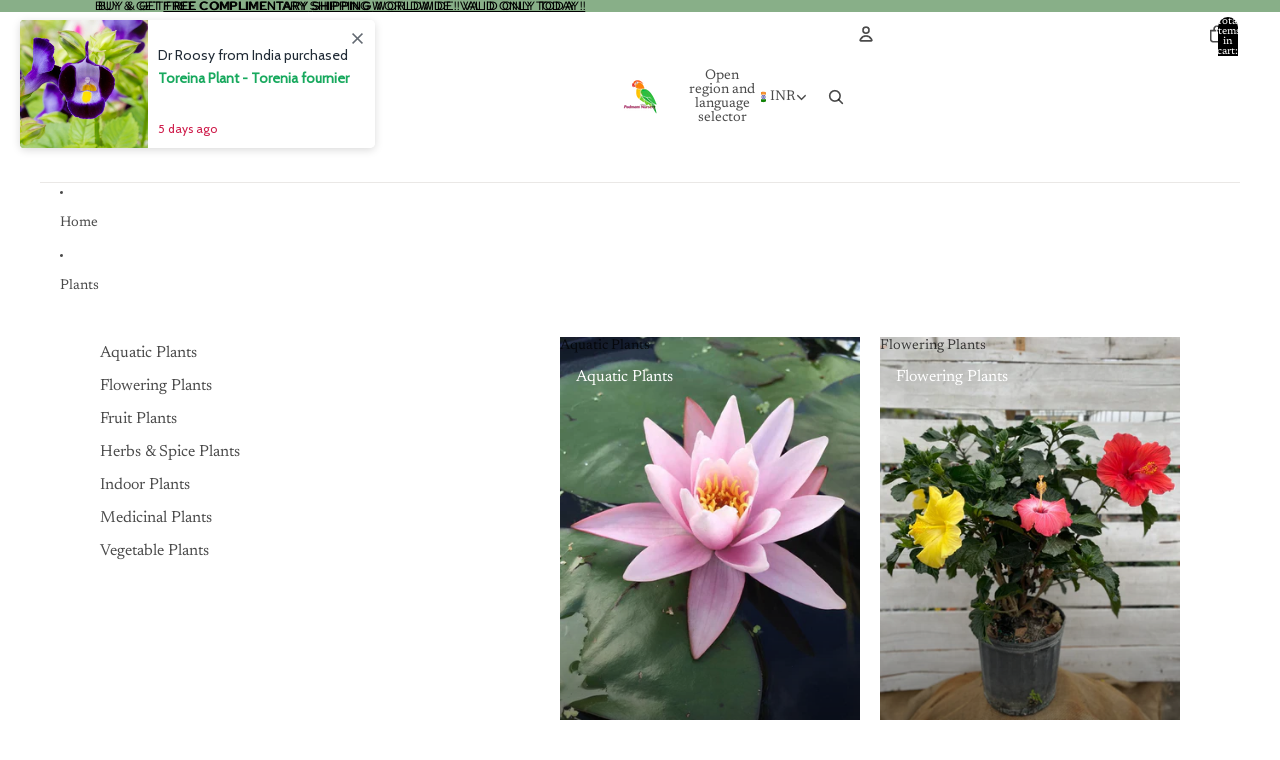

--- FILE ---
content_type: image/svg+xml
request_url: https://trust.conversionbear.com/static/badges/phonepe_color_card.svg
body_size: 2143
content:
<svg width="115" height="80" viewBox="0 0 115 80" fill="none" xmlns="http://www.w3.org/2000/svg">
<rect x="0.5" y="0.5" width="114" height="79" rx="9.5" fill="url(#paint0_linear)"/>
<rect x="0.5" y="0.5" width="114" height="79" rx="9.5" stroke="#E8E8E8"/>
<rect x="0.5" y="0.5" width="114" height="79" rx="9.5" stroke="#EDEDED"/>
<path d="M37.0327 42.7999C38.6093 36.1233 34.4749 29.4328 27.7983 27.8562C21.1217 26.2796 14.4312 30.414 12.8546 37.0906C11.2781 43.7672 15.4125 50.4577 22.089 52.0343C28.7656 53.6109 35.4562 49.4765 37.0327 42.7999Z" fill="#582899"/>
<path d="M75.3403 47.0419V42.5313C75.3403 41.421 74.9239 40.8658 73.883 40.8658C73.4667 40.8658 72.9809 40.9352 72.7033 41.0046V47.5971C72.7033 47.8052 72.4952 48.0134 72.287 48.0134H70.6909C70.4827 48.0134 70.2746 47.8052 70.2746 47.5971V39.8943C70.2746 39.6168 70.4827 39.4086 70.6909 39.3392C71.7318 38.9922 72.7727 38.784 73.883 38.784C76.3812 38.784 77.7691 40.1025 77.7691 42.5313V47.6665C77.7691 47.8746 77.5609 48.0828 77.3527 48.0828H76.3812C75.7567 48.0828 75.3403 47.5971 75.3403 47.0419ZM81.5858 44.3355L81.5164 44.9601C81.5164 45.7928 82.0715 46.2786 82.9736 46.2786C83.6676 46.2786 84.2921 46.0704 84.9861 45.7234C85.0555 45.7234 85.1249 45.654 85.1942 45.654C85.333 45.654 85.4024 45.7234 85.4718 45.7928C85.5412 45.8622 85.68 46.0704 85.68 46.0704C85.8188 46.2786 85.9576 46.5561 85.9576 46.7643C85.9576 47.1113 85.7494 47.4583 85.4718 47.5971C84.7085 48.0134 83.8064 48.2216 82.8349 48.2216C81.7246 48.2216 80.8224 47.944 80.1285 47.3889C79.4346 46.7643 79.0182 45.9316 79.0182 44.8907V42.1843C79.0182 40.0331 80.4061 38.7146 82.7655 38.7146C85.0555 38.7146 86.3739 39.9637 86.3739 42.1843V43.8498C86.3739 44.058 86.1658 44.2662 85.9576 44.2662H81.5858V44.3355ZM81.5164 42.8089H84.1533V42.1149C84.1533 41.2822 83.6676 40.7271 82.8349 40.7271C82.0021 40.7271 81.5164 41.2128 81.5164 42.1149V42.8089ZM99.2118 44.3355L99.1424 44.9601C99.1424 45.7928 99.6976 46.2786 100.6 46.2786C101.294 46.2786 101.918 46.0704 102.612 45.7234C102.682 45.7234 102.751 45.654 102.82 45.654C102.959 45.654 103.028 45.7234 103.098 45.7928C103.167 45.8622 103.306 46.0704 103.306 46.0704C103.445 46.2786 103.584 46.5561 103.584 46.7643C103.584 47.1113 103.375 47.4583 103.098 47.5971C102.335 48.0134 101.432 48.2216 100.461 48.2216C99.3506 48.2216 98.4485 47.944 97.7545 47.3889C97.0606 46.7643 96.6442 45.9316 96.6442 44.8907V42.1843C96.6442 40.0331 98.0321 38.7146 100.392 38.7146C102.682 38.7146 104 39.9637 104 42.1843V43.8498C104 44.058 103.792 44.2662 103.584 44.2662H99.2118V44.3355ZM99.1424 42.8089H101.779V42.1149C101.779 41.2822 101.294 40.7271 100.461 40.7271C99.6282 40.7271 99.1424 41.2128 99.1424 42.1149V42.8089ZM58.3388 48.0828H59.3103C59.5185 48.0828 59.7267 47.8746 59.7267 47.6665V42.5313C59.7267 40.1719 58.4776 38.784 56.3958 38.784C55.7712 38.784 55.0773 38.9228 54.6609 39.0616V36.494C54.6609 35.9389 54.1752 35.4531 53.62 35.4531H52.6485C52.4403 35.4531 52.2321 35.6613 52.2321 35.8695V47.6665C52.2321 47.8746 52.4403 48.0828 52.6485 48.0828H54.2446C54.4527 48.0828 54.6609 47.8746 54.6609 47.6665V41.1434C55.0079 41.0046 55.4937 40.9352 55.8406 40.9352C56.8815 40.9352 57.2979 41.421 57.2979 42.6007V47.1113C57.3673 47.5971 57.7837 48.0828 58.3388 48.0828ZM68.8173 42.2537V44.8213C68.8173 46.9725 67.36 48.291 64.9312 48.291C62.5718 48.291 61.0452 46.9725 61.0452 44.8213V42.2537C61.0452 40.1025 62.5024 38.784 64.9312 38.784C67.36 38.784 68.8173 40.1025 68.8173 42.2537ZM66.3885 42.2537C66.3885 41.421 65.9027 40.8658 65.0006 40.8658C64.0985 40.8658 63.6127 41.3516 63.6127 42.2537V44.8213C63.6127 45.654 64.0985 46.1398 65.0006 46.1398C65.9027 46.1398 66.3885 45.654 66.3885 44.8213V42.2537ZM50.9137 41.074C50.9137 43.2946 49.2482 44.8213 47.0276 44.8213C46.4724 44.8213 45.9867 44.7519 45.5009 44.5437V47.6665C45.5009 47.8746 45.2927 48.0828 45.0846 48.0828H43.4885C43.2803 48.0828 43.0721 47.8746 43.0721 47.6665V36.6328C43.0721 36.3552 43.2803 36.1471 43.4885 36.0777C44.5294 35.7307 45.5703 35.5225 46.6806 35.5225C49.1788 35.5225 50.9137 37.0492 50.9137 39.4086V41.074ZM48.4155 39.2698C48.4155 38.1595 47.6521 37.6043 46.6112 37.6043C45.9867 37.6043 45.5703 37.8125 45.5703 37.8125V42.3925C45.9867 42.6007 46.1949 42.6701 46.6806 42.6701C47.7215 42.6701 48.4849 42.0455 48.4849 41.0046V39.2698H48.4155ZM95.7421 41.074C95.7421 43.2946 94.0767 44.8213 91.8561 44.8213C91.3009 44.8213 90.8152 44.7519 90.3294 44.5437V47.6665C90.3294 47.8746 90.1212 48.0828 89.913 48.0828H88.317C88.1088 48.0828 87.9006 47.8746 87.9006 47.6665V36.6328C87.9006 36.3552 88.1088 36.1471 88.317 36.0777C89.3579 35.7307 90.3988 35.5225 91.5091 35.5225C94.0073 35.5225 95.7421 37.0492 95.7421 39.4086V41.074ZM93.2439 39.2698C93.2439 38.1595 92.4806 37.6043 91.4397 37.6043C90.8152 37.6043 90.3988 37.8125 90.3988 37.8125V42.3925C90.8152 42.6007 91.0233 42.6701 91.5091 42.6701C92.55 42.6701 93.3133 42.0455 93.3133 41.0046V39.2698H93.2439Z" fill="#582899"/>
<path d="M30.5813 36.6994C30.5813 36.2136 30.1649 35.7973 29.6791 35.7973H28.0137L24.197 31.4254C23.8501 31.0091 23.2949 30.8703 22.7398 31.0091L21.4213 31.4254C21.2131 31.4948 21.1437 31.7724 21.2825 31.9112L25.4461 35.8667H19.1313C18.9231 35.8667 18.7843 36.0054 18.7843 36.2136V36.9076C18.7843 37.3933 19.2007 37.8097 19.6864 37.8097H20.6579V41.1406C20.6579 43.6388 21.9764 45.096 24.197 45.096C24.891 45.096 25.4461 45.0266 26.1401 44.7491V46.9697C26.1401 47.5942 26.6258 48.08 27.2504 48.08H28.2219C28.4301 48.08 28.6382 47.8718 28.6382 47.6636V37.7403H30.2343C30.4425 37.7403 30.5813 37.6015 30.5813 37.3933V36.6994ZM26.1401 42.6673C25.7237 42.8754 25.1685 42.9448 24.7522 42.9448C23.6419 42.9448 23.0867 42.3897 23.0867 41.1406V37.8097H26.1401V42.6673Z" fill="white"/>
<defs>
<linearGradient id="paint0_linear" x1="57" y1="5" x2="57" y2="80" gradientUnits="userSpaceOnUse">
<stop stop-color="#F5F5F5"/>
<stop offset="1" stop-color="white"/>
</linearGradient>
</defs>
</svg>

━━━━━━━━━━━━━━━━━━━━

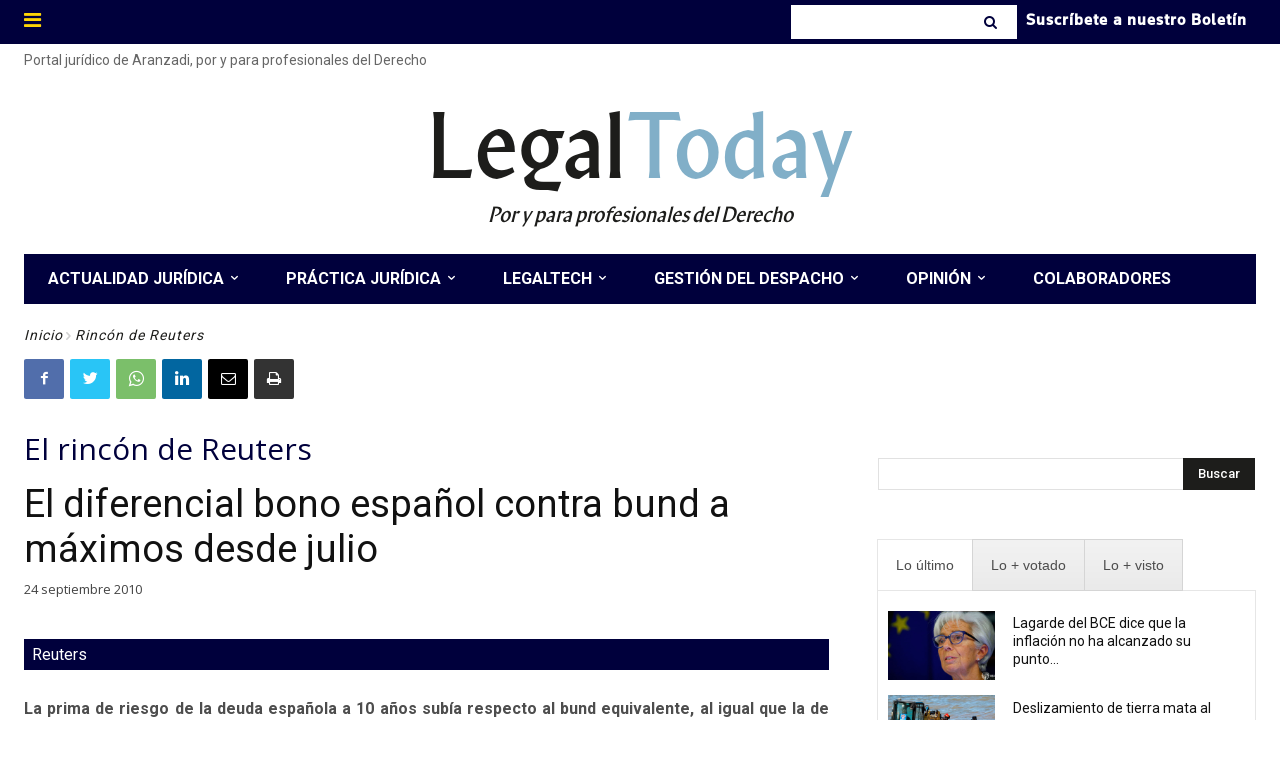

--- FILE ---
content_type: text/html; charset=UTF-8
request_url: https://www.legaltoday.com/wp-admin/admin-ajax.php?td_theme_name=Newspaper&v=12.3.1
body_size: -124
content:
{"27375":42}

━━━━━━━━━━━━━━━━━━━━

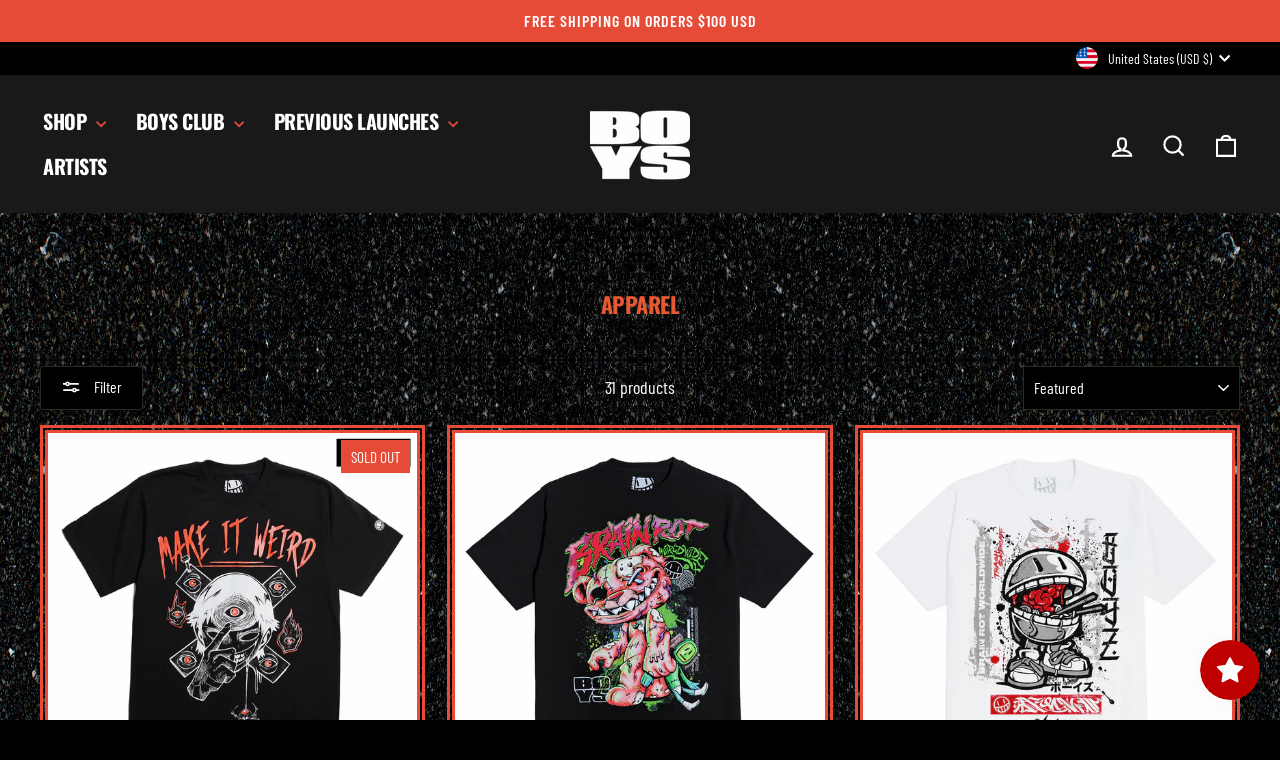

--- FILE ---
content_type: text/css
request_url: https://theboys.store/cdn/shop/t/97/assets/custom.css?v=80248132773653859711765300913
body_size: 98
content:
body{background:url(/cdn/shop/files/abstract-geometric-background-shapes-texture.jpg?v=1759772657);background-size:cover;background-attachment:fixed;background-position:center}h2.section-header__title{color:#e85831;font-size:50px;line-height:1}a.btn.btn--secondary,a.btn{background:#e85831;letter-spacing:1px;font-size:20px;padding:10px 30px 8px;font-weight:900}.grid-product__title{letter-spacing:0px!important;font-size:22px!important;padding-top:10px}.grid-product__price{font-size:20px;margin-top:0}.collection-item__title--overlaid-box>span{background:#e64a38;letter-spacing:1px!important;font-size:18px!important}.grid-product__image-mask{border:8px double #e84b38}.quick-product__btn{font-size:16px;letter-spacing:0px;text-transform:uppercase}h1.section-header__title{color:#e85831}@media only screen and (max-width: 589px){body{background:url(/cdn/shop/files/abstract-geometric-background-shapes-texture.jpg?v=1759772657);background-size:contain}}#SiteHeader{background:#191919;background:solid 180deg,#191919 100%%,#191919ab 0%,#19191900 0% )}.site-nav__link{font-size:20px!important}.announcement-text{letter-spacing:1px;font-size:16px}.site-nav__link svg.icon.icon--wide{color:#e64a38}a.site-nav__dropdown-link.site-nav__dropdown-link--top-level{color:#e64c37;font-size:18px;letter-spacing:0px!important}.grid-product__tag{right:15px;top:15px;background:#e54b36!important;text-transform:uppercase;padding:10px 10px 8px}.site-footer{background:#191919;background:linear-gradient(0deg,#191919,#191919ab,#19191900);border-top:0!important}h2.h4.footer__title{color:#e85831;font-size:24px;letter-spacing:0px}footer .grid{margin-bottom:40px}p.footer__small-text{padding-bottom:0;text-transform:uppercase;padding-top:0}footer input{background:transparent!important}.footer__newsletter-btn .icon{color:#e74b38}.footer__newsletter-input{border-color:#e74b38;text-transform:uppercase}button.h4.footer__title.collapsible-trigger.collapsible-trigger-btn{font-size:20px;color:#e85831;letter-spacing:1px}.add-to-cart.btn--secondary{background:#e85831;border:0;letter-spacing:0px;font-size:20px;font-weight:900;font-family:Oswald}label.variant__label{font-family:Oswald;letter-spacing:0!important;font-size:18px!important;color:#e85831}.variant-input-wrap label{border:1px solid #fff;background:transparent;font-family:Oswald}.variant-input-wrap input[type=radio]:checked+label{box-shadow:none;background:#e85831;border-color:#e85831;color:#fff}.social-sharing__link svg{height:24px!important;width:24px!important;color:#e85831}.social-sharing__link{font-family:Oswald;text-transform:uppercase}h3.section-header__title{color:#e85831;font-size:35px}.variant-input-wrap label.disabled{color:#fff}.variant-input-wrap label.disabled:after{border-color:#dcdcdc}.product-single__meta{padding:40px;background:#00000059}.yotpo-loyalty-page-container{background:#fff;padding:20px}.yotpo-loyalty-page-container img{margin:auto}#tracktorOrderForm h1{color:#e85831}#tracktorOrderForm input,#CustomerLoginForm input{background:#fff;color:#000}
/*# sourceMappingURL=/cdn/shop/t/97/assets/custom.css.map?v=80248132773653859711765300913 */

━━━━━━━━━━━━━━━━━━━━

Each line of the entries above that contains "https" must be copied into the answer.

request_url: https://trust.conversionbear.com/static/badges/phonepe_color_card.svg
request_url: https://www.legaltoday.com/wp-admin/admin-ajax.php?td_theme_name=Newspaper&v=12.3.1
request_url: https://theboys.store/cdn/shop/t/97/assets/custom.css?v=80248132773653859711765300913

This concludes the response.